Even though it’s a bit of a near-field approach, two to five years, it’s always intended to bring at least the invested money back.
FWM: And even if you broke even at the end, in effect you have rented that knowledge and improved your product line.
Yes, and hopefully you have helped the company increase value. The first point is, we need the strategic fit for a potential benefit for TRUMPF. The second point is this: If the company we invested in pivots to a direction that is not a strategic fit for TRUMPF, we can stay in as long as it’s financially attractive.
FWM: Why would you leave an excellent investment?
Yes, and don’t leave a friend if he needs help.
FWM: What is your experience in investments that were planned for a long time, versus a sort of a situation where something comes across your desk that looks really good and you had not considered it before?
You can’t always predict the future. At the point of investment, we try to draft a picture of a potential exit for ourselves. Who could be potential acquirers? You need to have imagination of how much you can really reach financially, how can this company grow, and how much cash is needed to make it grow toward that goal.
At the time of the exit, usually a company is never for sale. Its best case is to be acquired.
FWM: What types of companies are you looking for? What stage are they in, how many people, etc.?
It’s relatively broad based but our sweet spot due to the fund size is Series A where we step in. However, we restrict ourselves to invest in a few very early stage companies with the potential for a breakthrough innovation in technology or business. They are of course not as easy to handle, and riskier.

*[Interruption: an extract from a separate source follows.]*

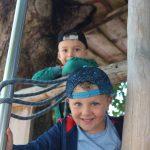 L'assistenza estiva a Sarentino solleva molto i genitori (lavoratori)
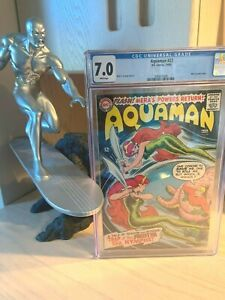 Aquaman 22 CGC 7.0 WHITE Pages! Classic 1960s DC Series Justice League 1965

We also know we need to spread the portfolio and we do this from seed to Series B or later. It depends on the money and the portfolio balance. Company size is usually 10 to 100 people. Revenue size is 0 to a few million. Usually, we will take a board seat in order to have a deep insight.
We do not accommodate special terms, no right of first refusal. We always invest in syndicates. If possible, we invest together with at least one institutional investor. We do this as a corporate investment. If we were to invest by ourselves in some things, like additive manufacturing, it could leave “burnt fields.” In that case, we ask our strongest competitor (in additive manufacturing, in this example) to join us in the investment.